● Dataset content
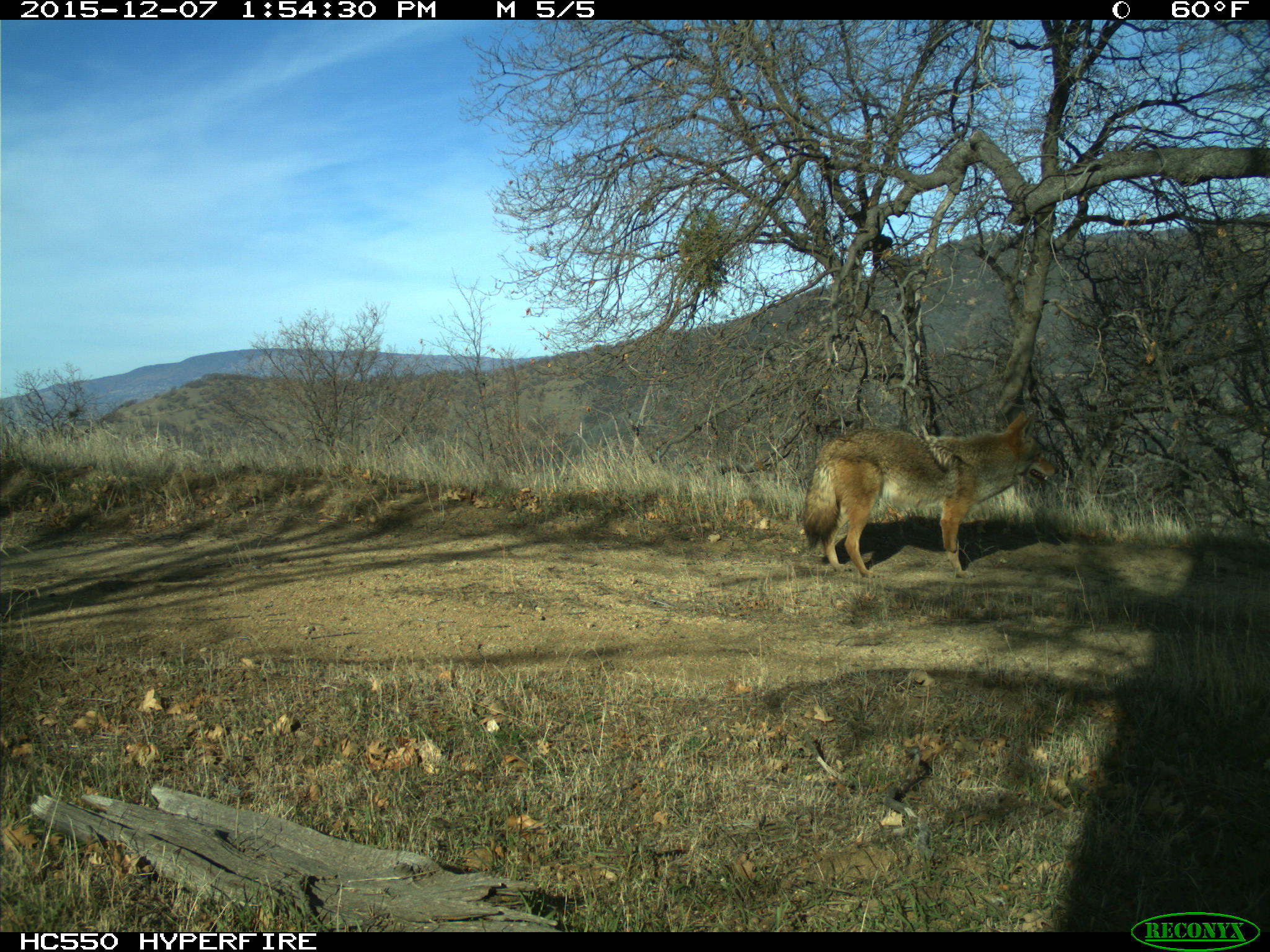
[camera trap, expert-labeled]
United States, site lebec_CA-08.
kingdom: Animalia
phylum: Chordata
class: Mammalia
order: Carnivora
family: Canidae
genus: Canis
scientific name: Canis latrans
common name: coyote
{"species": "Canis latrans (coyote)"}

● Task goal
Word for word, restate the records shown above, minus the pictures.

● Answer space
[camera trap, expert-labeled]
United States, site lebec_CA-08.
kingdom: Animalia
phylum: Chordata
class: Mammalia
order: Carnivora
family: Canidae
genus: Canis
scientific name: Canis latrans
common name: coyote
{"species": "Canis latrans (coyote)"}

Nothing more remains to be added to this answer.